> VORGEGEBENER TEXT
============
Musäus hat sicher recht getan. Er nennt die altgriechische Magierin, die bei Homer vorkommt, mit vorgeschichtlichen Druiden und einer Hexe aus der Zeit von Kaiser Karl dem Großen im gleichen Atemzuge! Sie hausten schließlich alle im Umkreis einer ursprünglichen Umwelt. Sie verstanden nach den Volkssagen die Kunst, sich selber in Tiere zu verwandeln - und diese Geheimwissenschaft ihren kühnen Gästen zu vermitteln.
Tiere sind ihre Freunde uid Mitarbeiter. Am meisten werden in unseren Sagen als ihre treuen Wohngenossen genannt: Katzen, Raben, Eulen, Fledermäuse, Schlangen - aber noch viele andere. Die Weisen Frauen gehen auf diese Tiere ein, sprechen mit ihnen wie mit Menschen, sie kennen offensichtlich ihre Sprachen. Die Tiere verraten ihnen alle Geheimnisse der Nacht und des Walddickichts.
In den recht verschiedenen Religionen Indiens gilt das Schlangenvolk der Nagas vor allem als zuverlässiger Beschützer der unberührten Natur und ihrer Geschöpfe. Ganz besonders ist es um die Erhaltung der Quellen und des frischen Wassers besorgt: Unsere abendländischen Sagen um Schlangen und Schlangenmenschen stimmen damit überein.
============
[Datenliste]
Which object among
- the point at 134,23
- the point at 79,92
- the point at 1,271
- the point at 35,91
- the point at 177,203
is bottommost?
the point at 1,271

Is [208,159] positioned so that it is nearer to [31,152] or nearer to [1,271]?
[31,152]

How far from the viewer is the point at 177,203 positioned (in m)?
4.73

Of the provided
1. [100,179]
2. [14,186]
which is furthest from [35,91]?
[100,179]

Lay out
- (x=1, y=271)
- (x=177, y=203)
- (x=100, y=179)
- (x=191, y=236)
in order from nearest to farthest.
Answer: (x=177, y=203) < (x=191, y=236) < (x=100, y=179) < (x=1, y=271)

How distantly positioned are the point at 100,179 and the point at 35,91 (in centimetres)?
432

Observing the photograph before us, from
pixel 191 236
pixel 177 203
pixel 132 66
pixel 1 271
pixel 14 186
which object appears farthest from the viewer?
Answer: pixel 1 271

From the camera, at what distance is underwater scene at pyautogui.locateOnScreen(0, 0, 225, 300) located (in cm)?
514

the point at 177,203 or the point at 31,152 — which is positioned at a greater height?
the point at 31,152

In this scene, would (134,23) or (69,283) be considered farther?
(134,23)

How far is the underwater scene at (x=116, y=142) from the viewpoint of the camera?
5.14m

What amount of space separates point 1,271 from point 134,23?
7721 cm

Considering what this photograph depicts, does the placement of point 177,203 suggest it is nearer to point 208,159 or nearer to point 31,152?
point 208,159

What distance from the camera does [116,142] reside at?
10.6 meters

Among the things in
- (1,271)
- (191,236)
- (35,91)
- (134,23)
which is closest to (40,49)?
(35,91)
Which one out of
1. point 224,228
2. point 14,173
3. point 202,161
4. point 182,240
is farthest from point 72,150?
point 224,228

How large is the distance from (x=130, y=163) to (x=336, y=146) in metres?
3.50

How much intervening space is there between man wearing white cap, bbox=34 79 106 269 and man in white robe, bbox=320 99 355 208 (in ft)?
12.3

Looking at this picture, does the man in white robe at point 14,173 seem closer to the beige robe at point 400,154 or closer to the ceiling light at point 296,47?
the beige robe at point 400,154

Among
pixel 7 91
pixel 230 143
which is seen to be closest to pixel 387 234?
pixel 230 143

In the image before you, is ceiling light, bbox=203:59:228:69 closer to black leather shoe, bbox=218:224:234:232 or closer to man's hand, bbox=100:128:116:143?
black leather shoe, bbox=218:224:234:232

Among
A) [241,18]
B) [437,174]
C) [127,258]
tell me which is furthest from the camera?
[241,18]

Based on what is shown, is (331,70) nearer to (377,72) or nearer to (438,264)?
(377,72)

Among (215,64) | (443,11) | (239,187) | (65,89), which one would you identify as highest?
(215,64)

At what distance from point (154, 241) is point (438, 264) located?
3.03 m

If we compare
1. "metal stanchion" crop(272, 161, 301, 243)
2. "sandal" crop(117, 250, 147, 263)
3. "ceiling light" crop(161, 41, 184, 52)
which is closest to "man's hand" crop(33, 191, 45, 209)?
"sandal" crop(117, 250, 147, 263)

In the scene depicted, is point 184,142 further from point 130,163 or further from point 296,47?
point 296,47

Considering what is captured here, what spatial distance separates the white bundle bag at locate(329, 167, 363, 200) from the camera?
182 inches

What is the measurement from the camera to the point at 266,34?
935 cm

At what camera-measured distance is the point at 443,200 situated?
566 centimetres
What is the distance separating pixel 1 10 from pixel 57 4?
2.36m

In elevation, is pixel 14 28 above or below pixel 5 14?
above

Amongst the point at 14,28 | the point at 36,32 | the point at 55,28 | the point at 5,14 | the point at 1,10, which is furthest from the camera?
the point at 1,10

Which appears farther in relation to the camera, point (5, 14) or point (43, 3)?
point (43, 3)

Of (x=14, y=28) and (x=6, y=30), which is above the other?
============
> AUFGABE
Beantworte kurz diese Fragen zum Text über Zauberinnen und Tiere.
(a) Welche Tiere werden in den Sagen am meisten als treue Wohngenossen genannt?
(b) Wie heißt das Schlangenvolk in den Religionen Indiens?
(c) Um wessen Erhaltung ist dieses Schlangenvolk ganz besonders besorgt?

> LÖSUNG
(a) Katzen, Raben, Eulen, Fledermäuse und Schlangen
(b) Nagas
(c) Um die Erhaltung der Quellen und des frischen Wassers